To illustrate the use of myplot, we plot the logistic curve on the range \([0,10]\) by passing the keyword arguments \(r=1.5,C=75\) :

# Define logistic function
def myf(x,r,C,x0=0):
  return C/(1+np.exp(-r*(x-x0)))

# Plot for given parameters
myplot(myf,[0,10],r=1.5,C=75)
plt.show()
../_images/background_22_0.png

Exercise 4.4

Which of the following expressions generates an error, and why?

myplot(xRange=[0,10],f=myf,r=1.5,C=75)
myplot([0,10],r=1.5,C=75,f=myf)
myplot(xRange=[0,10],r=1.5,C=75,n=100,f=myf)

4.2. First order system#

We can extend the explicit Euler method to solve an initial value problem involving a first order system of the following form:

(4.5)#\[\begin{equation} \frac{\mathrm{d}\underline{x}}{\mathrm{d}t}=\underline{F}(t,\underline{x}), \qquad \underline{x}(t_0)=\underline{x}_0. \end{equation}\]

4.2.1. Example#

The classic Lotka-Volterra predator prey model is given by the following pair of coupled ODEs, in which \(x\) represents the prey population and \(y\) represents the predator population. The parameters \(a,b,p,q\) are assumed to be constant:

(4.6)#\[\begin{align} \dot{x} &= a x - p xy, \qquad & x(0)=x_0,\\ \dot{y} &= -b y + q xy, \qquad & y(0)=y_0. \end{align}\]

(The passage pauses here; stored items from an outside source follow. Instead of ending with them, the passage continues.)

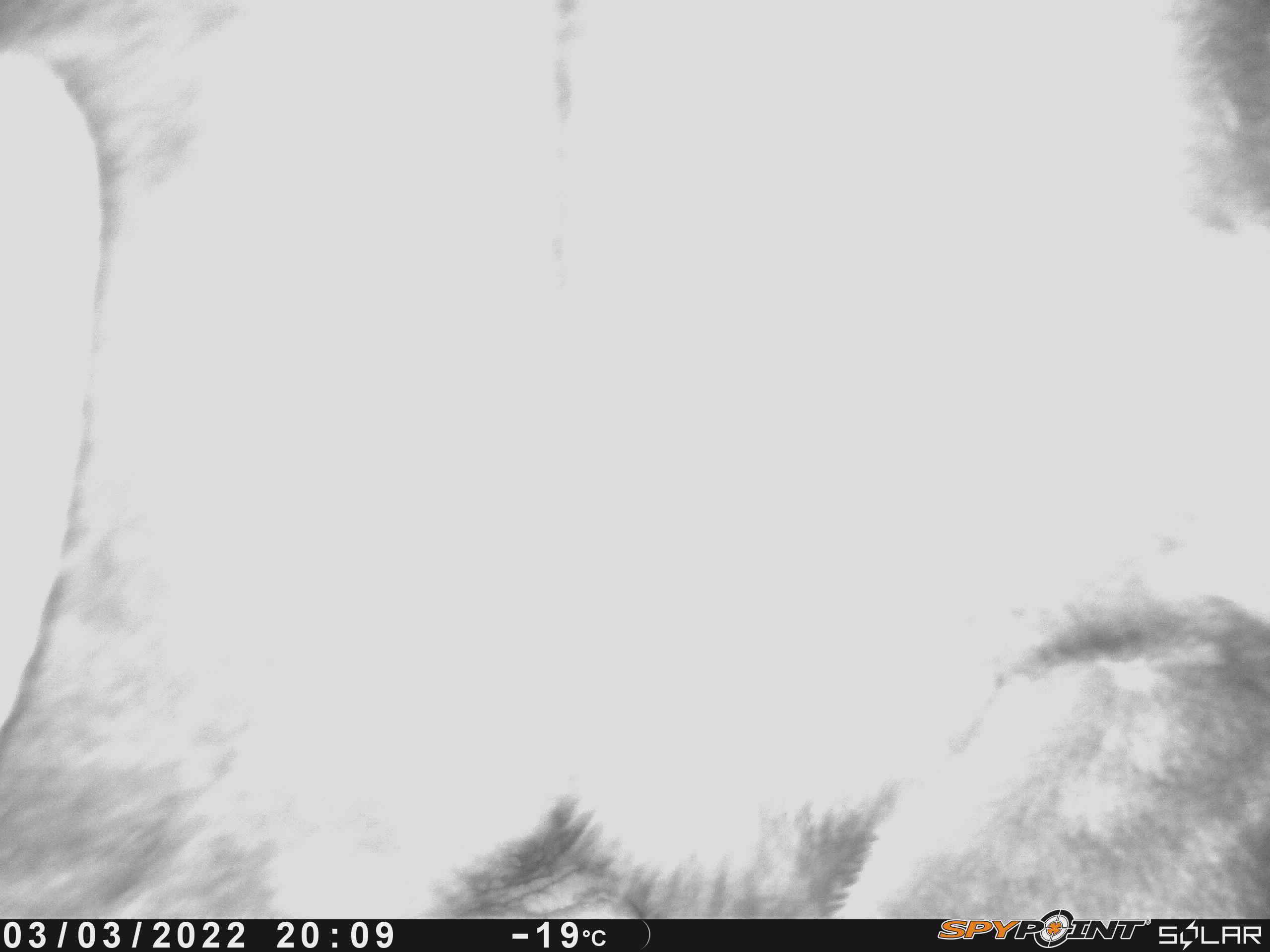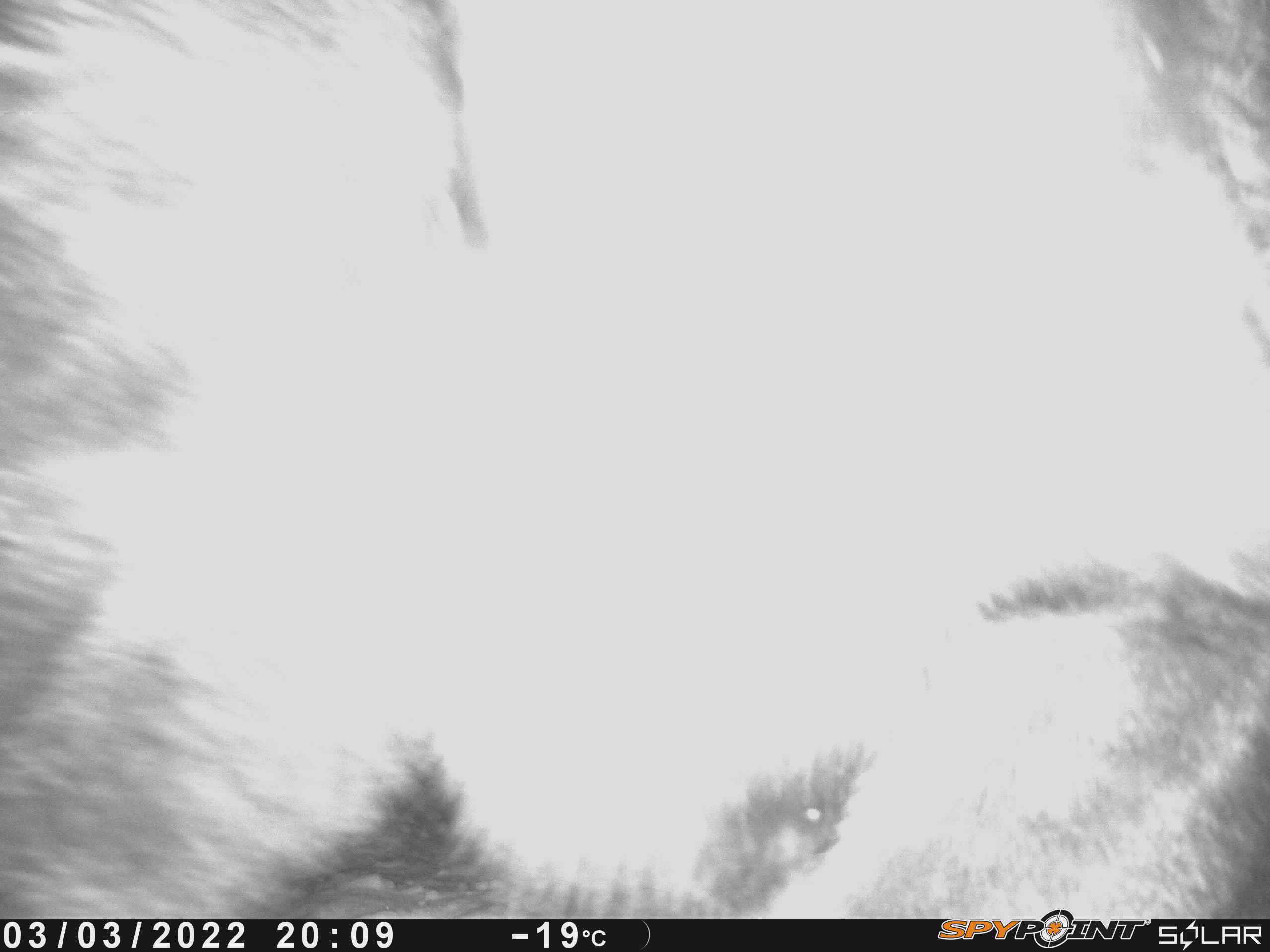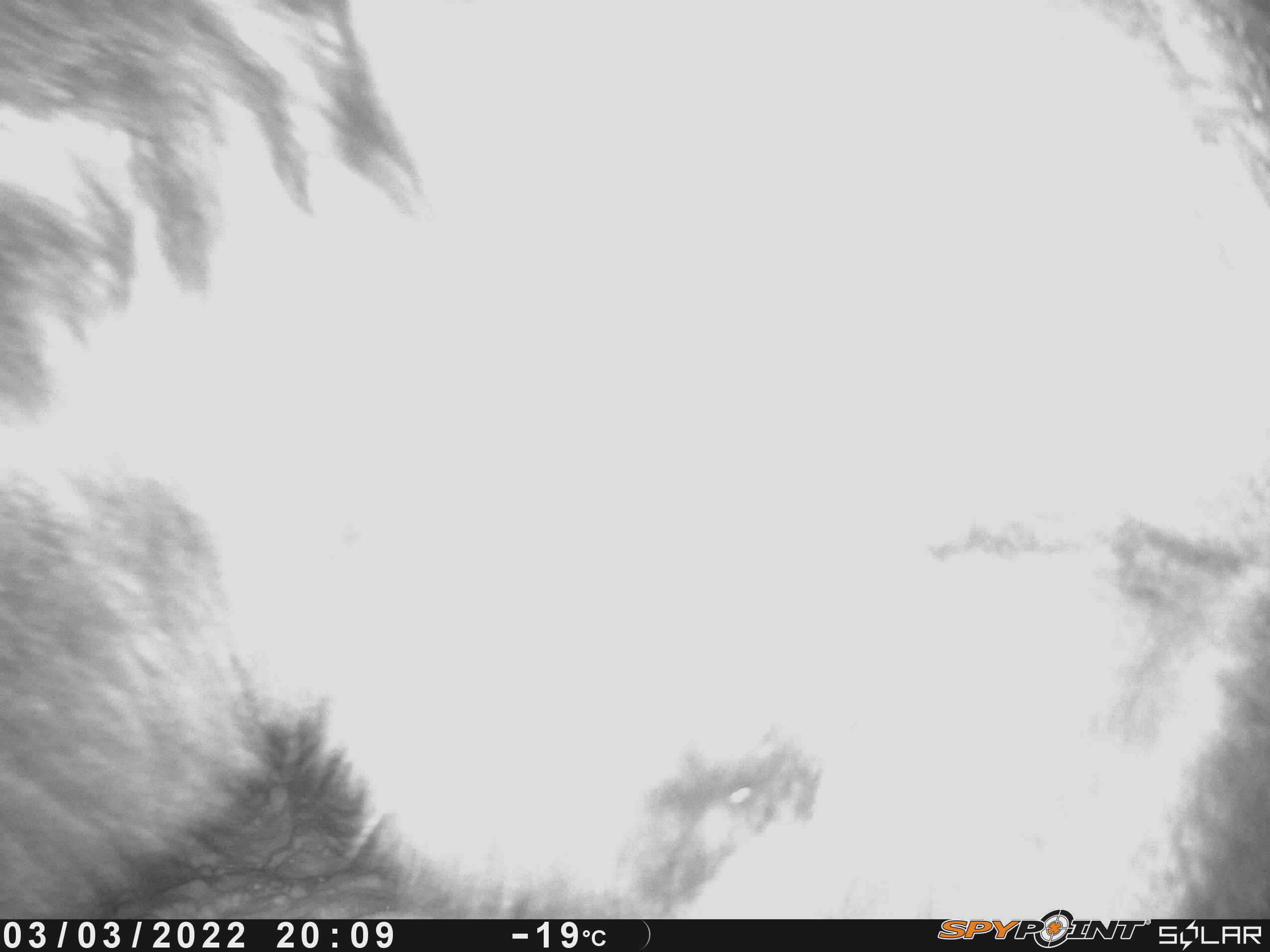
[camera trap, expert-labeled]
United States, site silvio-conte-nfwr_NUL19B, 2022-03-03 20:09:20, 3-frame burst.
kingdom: Animalia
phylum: Chordata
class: Mammalia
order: Artiodactyla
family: Cervidae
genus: Alces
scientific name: Alces alces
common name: moose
Moose (Alces alces).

Here, \(\underline{x}=(x,y)\), \(\underline{x}_0=(x_0,y_0)\) and \(\underline{F}(t,\underline{x}) = (ax-pxy,-by+qxy)\).

4.2.2. Explicit Euler method#

Application of the explicit Euler method to solve the array problem is straightforward. The state of the dependent variable at each gridpoint fully determines the state at the next step, as defined by the function \(\underline{F}(t_k,\underline{x}_k)\). We just need to store the state of all dependent variables in the solution grid, as illustrated below for the case of two dependent variables:

forward stepping

Only a minor modification of the previously defined eulerf is required. The modified code below can be used to solve an IVP involving an arbitrary number of dependent variables:

def eulerf(F,X0,tRange,h=1e-3,**kwargs):
  tmin,tmax=tRange
  stop=tmax+2*h    
  t = np.arange(tmin,stop,h)    #stop value is not included

  X0 = np.array([X0]).flatten() #make x0 a 1D array
  n=len(t); m=len(X0)           #get number of values
  X=np.empty([n,m]); X[0]=X0    #form output array

  for k in range(n-1):
    t1,X1=t[k],X[k]             #labels introduced for convenience
    X2=X1+h*F(t1,X1,**kwargs)   #Euler forward difference 
    X[k+1]=X2
  
  return t,X

The definition for \(\underline{F}(t,\underline{x})\) must return a numpy array as output. The code below provides an example of how this may be implemented for the Lotka-Volterra system with chosen paramters:

def dXdt(t,X,a,b,p,q):
  x,y = X
  dxdt= a*x - p*x*y 
  dydt=-b*y + q*x*y
  return np.array([dxdt,dydt])

X0=[20,20]; tRange=[0,20]     # initial conditions
params = {"a": 1., "b": 1., "p": .01, "q": .02}

t,X=eulerf(dXdt,X0,tRange,**params)
plt.plot(t,X[:,0],label='prey')
plt.plot(t,X[:,1],label='predators')
plt.xlim(tRange); plt.xlabel('t')
plt.legend()
plt.show()
../_images/background_26_0.png

4.3. Chapter exercise#

Question 1
Apply the explicit Euler method to numerically solve the following non-autonomous IVP and plot your solution \(x(t)\) :

\[\begin{equation*} \frac{\mathrm{d}x}{\mathrm{d}t}+x = e^{-(t-2)}, \qquad x(0)=1. \end{equation*}\]

Question 2
Apply the explicit Euler method to numerically solve the following coupled ODE system for the case when \(p=28\), \(s=10\), \(b=2.667\) and use the code given below to make a parameteric plot of your solution

(4.7)#\[\begin{align} \dot{x} & = s(y-x)\\ \dot{y} & = x(p-z)-y\\ \dot{z} & = xy-bz \end{align}\]
ax = plt.figure().add_subplot(projection='3d')
ax.plot(x, y, z)

Question 3
Rewrite the following initial value problem as a first order system and use the explicit Euler method to obtain its numeric solution:

(4.8)#\[\ddot{x}+2\dot{x}+10x=0, \qquad x(0)=1, \quad \dot{x}(0)=-1.\]